“I’m not rapper. I’m a musician.” If we had a rand for every time we heard this come out of a rapper’s mouth we’d be able to afford enough silicon and collagen to create an entirely new Nicki Minaj. To be fair, we can’t knock rhymers for wanting to explore other musical landscapes but we also see through the ones who use “creative licence” as a backdoor to sneak their agendas into our ears. With the help of the Hype-O-Meter, we determine which rappers had the most drastic (and peculiar) of musical switches.
Looking at the guy, he fits the profile of your archetypal notorious gangster rapper. And his introduction to the game was through the backing of some of the hardest at the time including Rick Ross, DJ Khaled and Birdman. So when this ridiculously muscular, tattooed black man traded the streets to sing electro hits on boats with Miley Cyrus and Tiao Cruz while covered in glow-in-the-dark paint and sipping Cosmopolitans, everyone was left understandably a little startled. We ain’t mad at you though, Flo; get your paper.

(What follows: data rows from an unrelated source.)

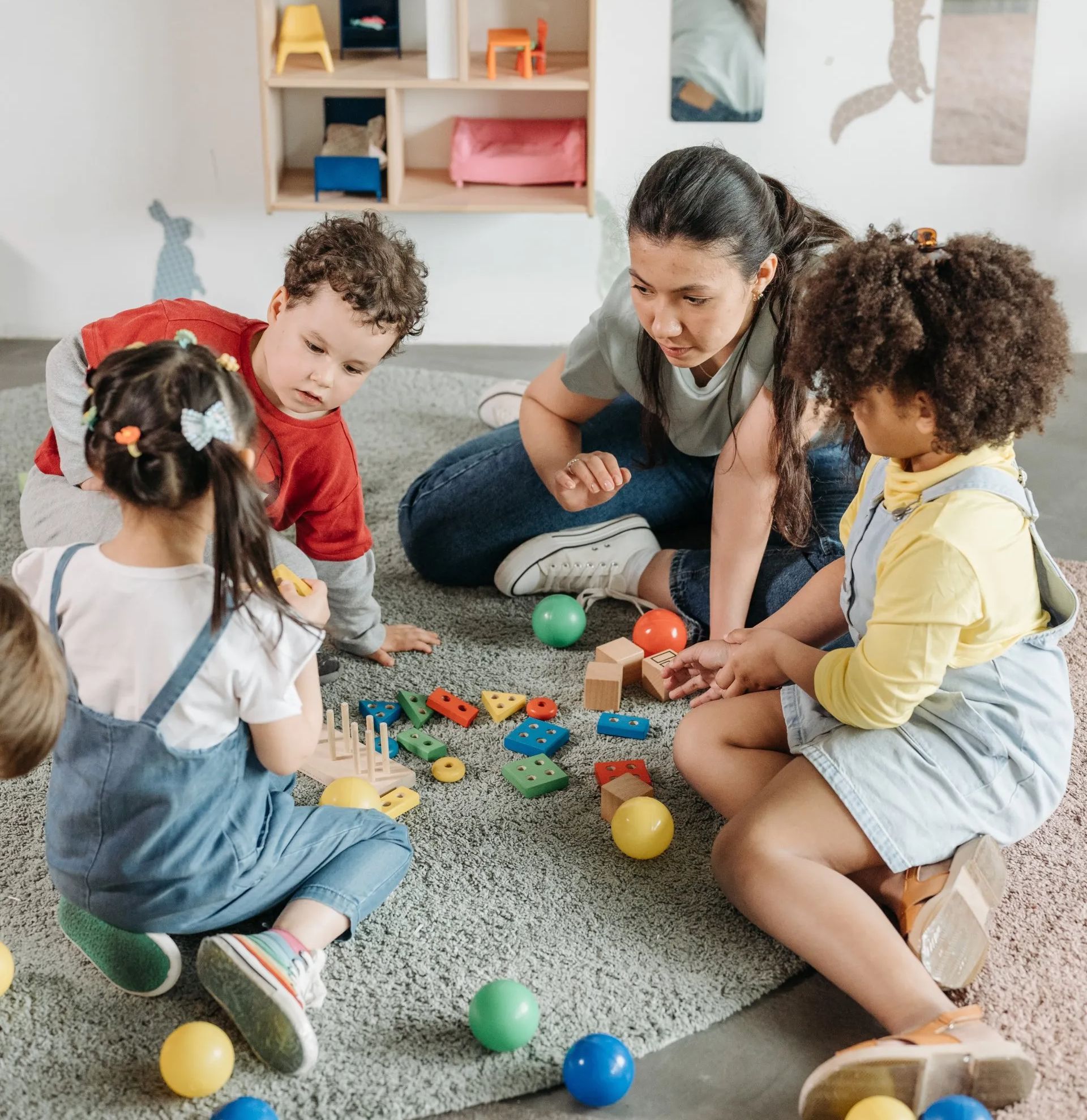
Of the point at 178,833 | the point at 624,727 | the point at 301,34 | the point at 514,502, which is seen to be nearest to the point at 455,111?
the point at 301,34

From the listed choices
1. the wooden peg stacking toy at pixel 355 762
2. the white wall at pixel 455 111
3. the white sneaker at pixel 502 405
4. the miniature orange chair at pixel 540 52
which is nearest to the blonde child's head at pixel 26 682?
the wooden peg stacking toy at pixel 355 762

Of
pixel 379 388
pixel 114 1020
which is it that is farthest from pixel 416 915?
pixel 379 388

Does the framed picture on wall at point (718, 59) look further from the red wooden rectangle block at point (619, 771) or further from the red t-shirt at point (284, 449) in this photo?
the red wooden rectangle block at point (619, 771)

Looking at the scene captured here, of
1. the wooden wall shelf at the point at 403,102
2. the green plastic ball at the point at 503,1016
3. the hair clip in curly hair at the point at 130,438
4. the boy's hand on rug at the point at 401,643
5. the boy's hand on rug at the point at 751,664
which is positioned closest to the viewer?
the hair clip in curly hair at the point at 130,438

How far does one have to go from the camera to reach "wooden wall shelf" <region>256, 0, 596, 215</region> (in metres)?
2.48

So XXL announce their annual RAPPERS Freshman class of 2009. And among them are some flame throwers like Blu, Wale, Corey Gunz and Mickey Factz. Oh and wait, Kid Cudi. Granted, Scott has earned his rightful place in music through his unique style of errr reciting syllables over instrumentals (which we love). But does anyone else feel like they’re still waiting for him to RAP?
Disclaimer: We mess with Cudi; he’s cool as fxck.
Okay, technically, R. Kelly is not a rapper (he once was though; remember TP2.Com?). But musically speaking, no one has had more lives than this dude. He seamlessly transitions from deeply effusive classic R&B to a gospel, and then paradoxically creates the avid sinner’s club anthem and no-one seems to think anything strange of this, more than 20 years in. We see you, Robert. We see you.
Considering that Snoop is a man who’s smoked more marijuana than the sea has water particles, we can be forgiven for being sceptical about his “spiritual” and rather convenient move to Rastafarianism. Of course, this move arrived in an ensemble for which the matching piece was reggae music. The most notorious gangster rapper still alive, also the man accused of the murder of Phillip Woldermarian, is singing messages of peace. Yes, there is suddenly totally nothing suspect about this.
It’s just a little difficult to come to terms with the fact that the same human who got the streets all messed up with her verse on Drizzy’s ‘Up All Night’ also created the background music to every twelve year old white girl’s birthday party memories with ‘Super Bass’ and ‘Star Ships’. See where we’re going with this?
Now we’re used to Weezy’s asinine antics but when he initially announced he was dropping an entire rock album, one couldn’t help but blame the sizzurp for obscuring his reality. We applaud Mr Carter’s boldness but Rebirth was weird then and it’s still weird now.